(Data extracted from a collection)
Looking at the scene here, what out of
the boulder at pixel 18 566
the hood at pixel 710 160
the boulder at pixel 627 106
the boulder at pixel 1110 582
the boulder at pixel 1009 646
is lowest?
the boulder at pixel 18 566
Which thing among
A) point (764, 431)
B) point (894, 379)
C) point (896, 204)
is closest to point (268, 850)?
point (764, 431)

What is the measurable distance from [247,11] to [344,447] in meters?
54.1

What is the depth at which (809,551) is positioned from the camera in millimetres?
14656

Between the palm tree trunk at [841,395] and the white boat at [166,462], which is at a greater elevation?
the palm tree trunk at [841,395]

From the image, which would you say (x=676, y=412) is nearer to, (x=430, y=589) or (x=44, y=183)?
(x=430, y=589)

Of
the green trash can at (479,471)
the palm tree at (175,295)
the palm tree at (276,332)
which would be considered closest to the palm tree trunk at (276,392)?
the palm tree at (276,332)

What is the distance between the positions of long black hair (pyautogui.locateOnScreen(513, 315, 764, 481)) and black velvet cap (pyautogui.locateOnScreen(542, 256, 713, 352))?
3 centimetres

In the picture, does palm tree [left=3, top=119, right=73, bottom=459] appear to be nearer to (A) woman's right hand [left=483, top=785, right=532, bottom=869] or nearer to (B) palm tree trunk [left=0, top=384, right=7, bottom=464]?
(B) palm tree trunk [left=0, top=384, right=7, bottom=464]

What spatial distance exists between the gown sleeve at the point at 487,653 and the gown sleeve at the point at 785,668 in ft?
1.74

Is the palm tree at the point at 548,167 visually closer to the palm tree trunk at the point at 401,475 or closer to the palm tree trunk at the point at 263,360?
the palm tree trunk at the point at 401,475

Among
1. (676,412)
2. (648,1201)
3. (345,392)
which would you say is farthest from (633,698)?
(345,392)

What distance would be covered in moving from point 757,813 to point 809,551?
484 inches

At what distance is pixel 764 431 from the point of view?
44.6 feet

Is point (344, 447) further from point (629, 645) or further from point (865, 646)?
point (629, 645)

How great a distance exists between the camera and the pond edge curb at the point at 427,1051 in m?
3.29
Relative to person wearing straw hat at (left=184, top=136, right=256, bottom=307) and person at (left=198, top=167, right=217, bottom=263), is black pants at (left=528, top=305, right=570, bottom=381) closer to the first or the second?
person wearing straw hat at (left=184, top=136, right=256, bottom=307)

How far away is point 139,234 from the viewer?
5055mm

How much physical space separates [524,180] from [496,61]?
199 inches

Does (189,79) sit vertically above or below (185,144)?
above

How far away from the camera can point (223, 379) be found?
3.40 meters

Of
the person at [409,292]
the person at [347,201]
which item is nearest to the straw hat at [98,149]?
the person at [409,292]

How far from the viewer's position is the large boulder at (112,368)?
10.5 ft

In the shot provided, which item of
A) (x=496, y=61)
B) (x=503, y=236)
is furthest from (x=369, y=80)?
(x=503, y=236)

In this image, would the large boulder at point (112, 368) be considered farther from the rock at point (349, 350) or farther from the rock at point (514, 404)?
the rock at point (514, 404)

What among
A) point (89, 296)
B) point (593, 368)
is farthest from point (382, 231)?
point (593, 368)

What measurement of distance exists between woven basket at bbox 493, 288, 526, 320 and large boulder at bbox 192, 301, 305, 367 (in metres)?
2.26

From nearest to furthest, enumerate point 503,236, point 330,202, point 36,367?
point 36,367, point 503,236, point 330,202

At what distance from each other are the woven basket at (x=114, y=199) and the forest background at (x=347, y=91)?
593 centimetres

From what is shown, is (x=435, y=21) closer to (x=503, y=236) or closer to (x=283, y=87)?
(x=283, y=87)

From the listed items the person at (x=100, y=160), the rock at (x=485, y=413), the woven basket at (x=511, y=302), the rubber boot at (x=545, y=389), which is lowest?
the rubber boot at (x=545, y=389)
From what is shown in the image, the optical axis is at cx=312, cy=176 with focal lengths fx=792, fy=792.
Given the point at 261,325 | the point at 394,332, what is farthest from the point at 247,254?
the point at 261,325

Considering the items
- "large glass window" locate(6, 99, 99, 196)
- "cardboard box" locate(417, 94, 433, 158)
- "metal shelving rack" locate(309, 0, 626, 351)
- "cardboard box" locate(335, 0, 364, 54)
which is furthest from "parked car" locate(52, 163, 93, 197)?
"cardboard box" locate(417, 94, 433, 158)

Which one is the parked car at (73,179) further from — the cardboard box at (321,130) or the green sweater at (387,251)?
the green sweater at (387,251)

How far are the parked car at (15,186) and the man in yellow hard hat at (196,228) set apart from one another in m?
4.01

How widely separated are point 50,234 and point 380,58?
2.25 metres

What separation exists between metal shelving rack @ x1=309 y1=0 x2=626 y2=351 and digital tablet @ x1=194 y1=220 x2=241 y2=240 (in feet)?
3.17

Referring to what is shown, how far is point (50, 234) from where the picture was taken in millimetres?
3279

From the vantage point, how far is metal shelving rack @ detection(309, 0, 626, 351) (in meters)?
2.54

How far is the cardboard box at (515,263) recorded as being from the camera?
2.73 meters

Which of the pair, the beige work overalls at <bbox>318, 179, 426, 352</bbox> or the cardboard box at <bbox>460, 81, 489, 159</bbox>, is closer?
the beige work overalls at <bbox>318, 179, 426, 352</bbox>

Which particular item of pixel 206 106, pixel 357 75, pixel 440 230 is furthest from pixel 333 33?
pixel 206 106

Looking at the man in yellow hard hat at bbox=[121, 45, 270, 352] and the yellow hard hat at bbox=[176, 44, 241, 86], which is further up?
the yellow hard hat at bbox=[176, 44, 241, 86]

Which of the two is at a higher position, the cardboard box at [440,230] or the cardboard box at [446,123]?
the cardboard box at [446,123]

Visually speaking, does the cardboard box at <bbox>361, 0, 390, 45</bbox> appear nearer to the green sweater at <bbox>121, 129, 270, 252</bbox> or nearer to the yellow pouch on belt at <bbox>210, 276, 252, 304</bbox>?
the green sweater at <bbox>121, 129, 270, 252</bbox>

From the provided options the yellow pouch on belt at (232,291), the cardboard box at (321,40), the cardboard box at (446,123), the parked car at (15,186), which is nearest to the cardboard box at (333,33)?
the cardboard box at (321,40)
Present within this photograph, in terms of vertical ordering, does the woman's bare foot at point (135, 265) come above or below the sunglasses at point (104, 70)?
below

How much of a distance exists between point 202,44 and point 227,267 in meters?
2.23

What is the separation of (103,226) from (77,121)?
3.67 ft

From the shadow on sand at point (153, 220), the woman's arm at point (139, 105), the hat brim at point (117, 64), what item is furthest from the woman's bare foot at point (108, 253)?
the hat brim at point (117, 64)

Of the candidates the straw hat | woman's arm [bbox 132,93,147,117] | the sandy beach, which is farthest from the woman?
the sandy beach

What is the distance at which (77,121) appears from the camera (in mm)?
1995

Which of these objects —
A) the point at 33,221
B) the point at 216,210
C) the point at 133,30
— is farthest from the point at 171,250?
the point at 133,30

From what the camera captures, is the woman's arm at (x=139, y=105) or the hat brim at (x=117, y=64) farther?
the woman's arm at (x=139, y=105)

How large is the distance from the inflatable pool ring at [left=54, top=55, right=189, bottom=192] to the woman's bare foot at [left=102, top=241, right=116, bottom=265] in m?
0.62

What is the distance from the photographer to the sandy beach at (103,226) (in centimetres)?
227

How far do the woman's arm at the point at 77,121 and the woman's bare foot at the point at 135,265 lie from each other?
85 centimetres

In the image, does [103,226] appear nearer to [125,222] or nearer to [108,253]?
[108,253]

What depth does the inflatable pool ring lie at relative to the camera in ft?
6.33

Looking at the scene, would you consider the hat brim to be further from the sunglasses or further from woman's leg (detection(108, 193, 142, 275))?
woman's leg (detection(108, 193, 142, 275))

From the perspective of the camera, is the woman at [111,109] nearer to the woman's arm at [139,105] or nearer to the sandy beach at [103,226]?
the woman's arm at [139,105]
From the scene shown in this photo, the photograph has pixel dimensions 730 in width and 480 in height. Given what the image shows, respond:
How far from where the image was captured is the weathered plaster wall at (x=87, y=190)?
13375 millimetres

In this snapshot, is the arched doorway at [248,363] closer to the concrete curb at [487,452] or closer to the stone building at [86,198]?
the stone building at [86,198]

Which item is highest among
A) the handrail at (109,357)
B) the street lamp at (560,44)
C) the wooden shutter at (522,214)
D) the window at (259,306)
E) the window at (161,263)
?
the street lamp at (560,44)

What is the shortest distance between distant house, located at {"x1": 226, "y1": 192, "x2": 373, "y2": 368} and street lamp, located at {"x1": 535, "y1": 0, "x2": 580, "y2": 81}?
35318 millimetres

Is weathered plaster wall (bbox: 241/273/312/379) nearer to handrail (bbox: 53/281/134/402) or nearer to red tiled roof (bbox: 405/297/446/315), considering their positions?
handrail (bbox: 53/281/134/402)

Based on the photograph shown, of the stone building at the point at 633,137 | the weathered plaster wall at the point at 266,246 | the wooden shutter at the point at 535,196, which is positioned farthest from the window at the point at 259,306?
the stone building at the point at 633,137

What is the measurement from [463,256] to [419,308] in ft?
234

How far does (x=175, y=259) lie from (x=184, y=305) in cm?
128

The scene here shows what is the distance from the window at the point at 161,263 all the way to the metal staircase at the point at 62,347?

- **TASK DIRECTIONS**
Starting at the line that contains "In this snapshot, is", output each remaining line of the listing, the last line included, exactly as it appears.

- **CORRECT RESPONSE**
In this snapshot, is the arched doorway at [248,363] closer to the concrete curb at [487,452] or closer to the stone building at [86,198]?
the stone building at [86,198]

Which item is highest among
A) the handrail at (109,357)
B) the street lamp at (560,44)
C) the wooden shutter at (522,214)
D) the window at (259,306)
E) the window at (161,263)
?
the street lamp at (560,44)

What is the shortest distance between distant house, located at {"x1": 226, "y1": 192, "x2": 373, "y2": 368} and street lamp, located at {"x1": 535, "y1": 0, "x2": 580, "y2": 81}?
35318 millimetres

Is weathered plaster wall (bbox: 241/273/312/379) nearer to handrail (bbox: 53/281/134/402) or nearer to red tiled roof (bbox: 405/297/446/315), considering their positions?
handrail (bbox: 53/281/134/402)

Based on the photograph shown, of the stone building at the point at 633,137 | the weathered plaster wall at the point at 266,246 | the wooden shutter at the point at 535,196, which is positioned farthest from the window at the point at 259,306?
the stone building at the point at 633,137

What is the measurement from [463,256] to [419,308] in ft?
234

How far does (x=175, y=259) lie from (x=184, y=305) in cm?
128

The scene here shows what is the distance from the window at the point at 161,263 all the way to the metal staircase at the point at 62,347?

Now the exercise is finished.